Non-invasive neural interfaces have the potential to transform human-computer interaction by providing users with low friction, information rich, always available inputs. Reality Labs at Meta is developing such an interface for the control of augmented reality devices based on electromyographic (EMG) signals captured at the wrist. Machine learning is crucial to unlocking the full potential of these signals and interactions and this talk will present several specific problems and the machine learning approaches that have advanced us towards this ultimate goal of effortless and joyful interfaces. We will provide the necessary neuroscientific background to understand these signals, describe supervised approaches to biomimetic control especially for generating text, detail several approaches to enabling generalization across users and sessions, and discuss unsupervised approaches to extending the bandwidth of the human-machine interface using these signals.
Over the past few years, vision-language models have led to significant improvements on various tasks such as image-caption retrieval, image captioning, visual question answering, even surpassing human performance on some tasks (such as visual question answering). But, are current models really better than humans in answering questions about images? Are current vision-language models really learning to solve the task or merely learning to solve the dataset? In this talk, I will present a few case studies spanning different tasks and models that try to answer this question via careful and systematic evaluations.

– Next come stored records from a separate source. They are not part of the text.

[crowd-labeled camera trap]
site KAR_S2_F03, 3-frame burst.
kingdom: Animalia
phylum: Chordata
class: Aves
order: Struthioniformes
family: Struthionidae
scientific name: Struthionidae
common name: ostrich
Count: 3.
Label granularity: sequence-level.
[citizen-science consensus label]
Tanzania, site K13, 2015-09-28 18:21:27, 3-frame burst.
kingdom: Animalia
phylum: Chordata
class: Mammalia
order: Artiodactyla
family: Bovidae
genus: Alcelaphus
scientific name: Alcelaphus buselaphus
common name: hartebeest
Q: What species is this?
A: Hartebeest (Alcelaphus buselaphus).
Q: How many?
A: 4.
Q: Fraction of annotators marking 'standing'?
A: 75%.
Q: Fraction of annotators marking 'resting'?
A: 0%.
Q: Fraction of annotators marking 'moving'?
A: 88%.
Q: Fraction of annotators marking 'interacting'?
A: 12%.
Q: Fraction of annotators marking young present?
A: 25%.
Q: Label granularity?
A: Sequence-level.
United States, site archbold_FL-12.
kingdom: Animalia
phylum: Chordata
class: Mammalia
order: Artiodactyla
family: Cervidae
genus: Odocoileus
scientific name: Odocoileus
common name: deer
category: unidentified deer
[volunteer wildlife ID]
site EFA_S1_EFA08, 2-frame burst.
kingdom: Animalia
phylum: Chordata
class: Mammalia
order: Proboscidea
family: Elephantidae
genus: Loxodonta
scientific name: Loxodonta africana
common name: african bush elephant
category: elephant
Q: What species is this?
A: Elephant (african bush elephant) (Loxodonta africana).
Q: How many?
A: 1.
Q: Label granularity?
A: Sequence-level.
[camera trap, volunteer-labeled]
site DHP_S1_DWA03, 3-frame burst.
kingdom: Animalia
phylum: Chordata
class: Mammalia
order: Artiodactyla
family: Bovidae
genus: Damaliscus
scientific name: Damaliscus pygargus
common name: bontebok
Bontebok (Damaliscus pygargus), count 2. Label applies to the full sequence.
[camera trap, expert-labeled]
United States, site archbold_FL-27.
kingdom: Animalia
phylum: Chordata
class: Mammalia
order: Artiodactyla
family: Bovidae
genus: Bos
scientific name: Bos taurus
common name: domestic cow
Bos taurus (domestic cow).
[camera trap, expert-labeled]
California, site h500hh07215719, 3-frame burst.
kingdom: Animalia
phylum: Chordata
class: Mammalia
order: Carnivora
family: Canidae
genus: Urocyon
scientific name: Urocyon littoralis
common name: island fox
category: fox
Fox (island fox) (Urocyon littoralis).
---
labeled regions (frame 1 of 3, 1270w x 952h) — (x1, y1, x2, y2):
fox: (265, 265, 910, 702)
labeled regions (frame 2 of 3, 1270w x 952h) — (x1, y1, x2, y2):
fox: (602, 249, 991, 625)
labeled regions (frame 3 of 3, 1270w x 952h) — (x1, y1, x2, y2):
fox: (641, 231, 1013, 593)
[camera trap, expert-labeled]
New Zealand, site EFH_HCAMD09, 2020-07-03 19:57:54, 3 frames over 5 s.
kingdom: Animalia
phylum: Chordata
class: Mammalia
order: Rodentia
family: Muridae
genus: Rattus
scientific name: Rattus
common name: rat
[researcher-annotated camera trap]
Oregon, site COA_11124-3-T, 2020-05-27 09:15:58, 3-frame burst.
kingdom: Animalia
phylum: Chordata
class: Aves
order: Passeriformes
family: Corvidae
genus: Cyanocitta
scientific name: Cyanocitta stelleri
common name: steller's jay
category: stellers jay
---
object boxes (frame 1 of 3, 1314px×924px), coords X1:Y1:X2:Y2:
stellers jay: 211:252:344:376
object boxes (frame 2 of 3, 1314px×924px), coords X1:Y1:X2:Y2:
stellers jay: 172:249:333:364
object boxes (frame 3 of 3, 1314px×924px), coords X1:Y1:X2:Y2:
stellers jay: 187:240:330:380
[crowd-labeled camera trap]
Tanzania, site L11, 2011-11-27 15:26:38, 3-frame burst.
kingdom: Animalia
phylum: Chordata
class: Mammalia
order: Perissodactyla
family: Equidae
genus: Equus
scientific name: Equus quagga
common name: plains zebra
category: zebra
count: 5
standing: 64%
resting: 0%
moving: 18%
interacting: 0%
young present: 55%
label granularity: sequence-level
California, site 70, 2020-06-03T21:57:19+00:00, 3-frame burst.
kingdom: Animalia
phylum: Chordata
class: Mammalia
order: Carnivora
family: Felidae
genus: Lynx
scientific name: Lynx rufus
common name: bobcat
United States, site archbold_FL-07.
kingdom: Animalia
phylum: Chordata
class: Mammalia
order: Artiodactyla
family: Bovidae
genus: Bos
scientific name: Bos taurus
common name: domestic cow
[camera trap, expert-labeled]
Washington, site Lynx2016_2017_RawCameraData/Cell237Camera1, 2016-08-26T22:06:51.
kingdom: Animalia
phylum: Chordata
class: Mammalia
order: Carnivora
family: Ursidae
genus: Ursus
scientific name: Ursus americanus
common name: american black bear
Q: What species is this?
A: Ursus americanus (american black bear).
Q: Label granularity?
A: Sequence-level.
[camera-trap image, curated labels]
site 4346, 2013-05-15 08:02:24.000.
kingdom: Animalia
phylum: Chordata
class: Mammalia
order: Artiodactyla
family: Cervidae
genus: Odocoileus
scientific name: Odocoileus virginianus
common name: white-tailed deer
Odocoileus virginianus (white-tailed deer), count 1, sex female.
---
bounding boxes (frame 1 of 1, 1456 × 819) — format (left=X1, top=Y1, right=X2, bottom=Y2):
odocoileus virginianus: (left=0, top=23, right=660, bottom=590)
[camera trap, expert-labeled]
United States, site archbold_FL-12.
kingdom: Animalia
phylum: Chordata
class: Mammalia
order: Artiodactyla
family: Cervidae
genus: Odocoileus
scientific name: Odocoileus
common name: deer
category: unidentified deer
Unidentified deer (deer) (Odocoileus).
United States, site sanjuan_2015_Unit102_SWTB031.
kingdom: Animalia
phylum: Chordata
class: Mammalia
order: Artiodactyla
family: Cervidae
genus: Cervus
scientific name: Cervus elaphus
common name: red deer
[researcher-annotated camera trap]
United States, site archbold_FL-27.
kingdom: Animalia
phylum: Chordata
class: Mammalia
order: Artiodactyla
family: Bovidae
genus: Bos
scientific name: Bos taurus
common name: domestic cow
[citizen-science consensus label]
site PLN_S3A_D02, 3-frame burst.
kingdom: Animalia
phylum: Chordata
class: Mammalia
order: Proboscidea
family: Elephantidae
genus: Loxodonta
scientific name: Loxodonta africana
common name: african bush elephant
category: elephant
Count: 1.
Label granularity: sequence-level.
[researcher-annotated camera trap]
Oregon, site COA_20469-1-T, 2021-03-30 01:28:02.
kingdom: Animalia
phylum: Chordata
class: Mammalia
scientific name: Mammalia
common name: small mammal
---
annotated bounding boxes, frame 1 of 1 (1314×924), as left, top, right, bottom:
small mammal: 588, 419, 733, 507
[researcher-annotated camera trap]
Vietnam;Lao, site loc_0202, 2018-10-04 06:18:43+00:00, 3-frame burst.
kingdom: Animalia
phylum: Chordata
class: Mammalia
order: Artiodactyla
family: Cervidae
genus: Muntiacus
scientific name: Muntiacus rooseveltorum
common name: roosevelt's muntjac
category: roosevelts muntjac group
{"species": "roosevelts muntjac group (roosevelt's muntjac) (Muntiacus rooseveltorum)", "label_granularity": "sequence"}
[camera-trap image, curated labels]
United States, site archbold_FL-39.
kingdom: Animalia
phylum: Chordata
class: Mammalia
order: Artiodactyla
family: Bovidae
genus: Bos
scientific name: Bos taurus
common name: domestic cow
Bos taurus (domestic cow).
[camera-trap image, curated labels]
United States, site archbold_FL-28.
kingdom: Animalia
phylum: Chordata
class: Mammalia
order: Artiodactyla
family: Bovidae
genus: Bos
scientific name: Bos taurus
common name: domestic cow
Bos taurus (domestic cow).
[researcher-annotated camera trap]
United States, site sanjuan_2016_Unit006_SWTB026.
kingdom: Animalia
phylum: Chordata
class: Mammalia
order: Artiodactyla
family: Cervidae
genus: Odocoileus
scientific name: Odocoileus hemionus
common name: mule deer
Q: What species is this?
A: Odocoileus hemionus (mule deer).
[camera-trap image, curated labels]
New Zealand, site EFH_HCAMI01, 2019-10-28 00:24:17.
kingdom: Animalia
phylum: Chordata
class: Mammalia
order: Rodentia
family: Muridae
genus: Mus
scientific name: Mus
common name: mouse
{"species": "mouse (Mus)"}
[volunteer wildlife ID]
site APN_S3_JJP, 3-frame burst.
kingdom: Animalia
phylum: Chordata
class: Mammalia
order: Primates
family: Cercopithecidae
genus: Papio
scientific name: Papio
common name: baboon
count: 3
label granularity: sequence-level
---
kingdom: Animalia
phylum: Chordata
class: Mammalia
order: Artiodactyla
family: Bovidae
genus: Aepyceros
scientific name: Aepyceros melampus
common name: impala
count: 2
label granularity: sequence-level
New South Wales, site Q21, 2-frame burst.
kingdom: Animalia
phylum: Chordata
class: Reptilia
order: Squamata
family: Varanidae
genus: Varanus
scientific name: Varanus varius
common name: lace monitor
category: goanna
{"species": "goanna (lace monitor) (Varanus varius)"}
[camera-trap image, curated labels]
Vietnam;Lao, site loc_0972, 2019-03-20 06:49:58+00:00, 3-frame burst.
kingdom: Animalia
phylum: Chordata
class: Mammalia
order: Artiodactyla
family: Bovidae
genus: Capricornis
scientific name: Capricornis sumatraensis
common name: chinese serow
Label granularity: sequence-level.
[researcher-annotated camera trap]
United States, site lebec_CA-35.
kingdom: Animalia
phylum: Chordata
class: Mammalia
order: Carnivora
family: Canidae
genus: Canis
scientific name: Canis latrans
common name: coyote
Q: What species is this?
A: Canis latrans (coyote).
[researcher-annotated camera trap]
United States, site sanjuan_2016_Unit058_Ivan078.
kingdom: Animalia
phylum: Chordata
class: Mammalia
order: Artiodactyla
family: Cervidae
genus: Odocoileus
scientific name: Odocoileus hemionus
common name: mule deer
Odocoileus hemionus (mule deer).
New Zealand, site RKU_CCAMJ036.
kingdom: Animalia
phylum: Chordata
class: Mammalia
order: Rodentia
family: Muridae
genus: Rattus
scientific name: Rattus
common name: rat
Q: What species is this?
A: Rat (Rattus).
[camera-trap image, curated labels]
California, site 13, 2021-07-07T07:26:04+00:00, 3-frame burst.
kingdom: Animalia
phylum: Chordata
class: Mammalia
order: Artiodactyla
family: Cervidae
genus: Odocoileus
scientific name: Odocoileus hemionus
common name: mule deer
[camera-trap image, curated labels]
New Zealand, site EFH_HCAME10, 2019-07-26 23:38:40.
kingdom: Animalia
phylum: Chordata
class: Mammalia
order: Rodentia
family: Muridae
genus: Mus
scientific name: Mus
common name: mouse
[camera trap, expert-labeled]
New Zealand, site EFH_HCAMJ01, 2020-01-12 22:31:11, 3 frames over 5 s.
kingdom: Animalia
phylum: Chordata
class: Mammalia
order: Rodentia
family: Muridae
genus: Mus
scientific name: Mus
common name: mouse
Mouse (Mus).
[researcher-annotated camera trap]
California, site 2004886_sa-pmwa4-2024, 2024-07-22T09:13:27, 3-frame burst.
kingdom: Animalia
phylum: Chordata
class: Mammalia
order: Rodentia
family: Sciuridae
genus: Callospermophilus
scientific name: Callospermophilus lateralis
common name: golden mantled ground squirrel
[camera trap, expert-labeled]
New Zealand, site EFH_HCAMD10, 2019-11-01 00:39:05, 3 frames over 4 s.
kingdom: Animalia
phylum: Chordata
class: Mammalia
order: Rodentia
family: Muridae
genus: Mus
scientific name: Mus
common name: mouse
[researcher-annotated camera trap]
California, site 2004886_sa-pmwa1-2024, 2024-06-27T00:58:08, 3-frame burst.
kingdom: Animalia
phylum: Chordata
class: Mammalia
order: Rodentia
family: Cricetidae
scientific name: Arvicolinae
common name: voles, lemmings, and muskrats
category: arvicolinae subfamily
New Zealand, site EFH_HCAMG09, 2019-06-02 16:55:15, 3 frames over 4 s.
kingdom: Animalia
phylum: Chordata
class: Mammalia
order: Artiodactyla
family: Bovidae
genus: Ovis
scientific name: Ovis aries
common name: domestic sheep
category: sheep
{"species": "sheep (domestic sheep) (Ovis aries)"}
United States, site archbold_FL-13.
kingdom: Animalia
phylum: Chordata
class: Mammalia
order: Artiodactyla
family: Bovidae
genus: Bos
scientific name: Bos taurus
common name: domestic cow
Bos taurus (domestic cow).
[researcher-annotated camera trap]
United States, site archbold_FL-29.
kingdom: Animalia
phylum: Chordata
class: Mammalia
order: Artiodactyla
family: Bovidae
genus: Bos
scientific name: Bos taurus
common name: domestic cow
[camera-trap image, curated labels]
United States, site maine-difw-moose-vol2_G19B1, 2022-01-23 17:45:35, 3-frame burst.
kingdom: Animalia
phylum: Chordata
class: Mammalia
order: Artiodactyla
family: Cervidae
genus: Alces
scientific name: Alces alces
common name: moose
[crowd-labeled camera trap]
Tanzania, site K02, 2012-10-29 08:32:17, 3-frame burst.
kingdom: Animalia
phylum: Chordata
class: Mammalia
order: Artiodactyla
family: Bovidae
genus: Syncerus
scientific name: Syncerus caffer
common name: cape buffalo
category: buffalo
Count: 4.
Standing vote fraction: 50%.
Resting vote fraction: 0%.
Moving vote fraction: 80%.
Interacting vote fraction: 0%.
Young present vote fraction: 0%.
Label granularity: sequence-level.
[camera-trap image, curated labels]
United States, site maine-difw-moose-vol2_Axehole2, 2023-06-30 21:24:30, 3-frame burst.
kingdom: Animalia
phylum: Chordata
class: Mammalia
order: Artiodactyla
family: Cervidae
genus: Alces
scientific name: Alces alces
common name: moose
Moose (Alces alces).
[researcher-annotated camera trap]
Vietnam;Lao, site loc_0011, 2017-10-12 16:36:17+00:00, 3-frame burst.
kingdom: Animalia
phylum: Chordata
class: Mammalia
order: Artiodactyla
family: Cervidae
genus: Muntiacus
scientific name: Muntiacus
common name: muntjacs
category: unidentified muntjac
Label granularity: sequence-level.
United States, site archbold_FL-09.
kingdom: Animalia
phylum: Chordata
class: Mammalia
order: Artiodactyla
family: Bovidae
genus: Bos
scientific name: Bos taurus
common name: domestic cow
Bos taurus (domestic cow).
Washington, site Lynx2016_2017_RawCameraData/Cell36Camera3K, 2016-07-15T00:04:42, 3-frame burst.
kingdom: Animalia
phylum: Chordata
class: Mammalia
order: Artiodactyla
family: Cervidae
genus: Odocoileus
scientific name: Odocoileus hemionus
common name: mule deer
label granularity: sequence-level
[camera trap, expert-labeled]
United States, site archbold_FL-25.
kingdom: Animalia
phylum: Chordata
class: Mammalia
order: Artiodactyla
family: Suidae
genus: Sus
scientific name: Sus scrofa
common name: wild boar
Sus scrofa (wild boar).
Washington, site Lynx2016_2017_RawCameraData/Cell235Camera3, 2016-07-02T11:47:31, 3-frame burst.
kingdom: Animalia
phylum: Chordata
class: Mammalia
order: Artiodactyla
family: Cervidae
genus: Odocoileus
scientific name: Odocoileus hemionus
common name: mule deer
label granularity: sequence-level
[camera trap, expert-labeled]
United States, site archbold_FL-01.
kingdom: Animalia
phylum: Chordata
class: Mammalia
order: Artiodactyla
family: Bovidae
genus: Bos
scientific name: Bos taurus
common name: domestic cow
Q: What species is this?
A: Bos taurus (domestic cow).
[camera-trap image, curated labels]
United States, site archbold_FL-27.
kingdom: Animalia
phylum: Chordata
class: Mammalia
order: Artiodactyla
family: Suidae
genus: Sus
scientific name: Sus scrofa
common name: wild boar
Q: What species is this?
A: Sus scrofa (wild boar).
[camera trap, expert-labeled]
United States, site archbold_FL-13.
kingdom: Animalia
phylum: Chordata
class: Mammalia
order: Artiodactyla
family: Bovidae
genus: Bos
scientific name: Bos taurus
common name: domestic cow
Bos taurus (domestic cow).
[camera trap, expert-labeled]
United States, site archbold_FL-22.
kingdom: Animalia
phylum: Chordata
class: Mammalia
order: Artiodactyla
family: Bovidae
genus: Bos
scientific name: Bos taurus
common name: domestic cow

Few decisions are made with full certainty of their consequences. In reinforcement learning, this principle is instantiated by modelling the sum of rewards obtained (the return) as a random quantity. Consequently, having a complete picture of reinforcement learning requires understanding how an agent's choices affect the distribution of possible returns. Based on our upcoming book (MIT Press), this talk gives a snapshot of the current state of distributional reinforcement learning, including: a characterization of the random return by means of the distributional Bellman equation, dynamic programming algorithms for computing approximations to the return distribution, and a small sample of the ways in which distributional predictions can be used to make better decisions.
Going beyond static architectures and using dynamically (1) trained, (2) executed or (3) adapted architectures has been shown to provide faster optimization, better scaling and more effective generalization. In this talk I will give a short overview of these results and share some of our recent work on dynamic training and adaptation of neural networks. On the dynamic training front, I plan to discuss our work on (a) training sparse neural networks and (b) growing neural networks, both of which use gradients as the guiding signal to update architectures during training. I will conclude with our recent work on (c) transfer learning, in which we propose to utilize a pretrained network head2toe by selecting features from all intermediate activations and show that this approach matches fine tuning performance.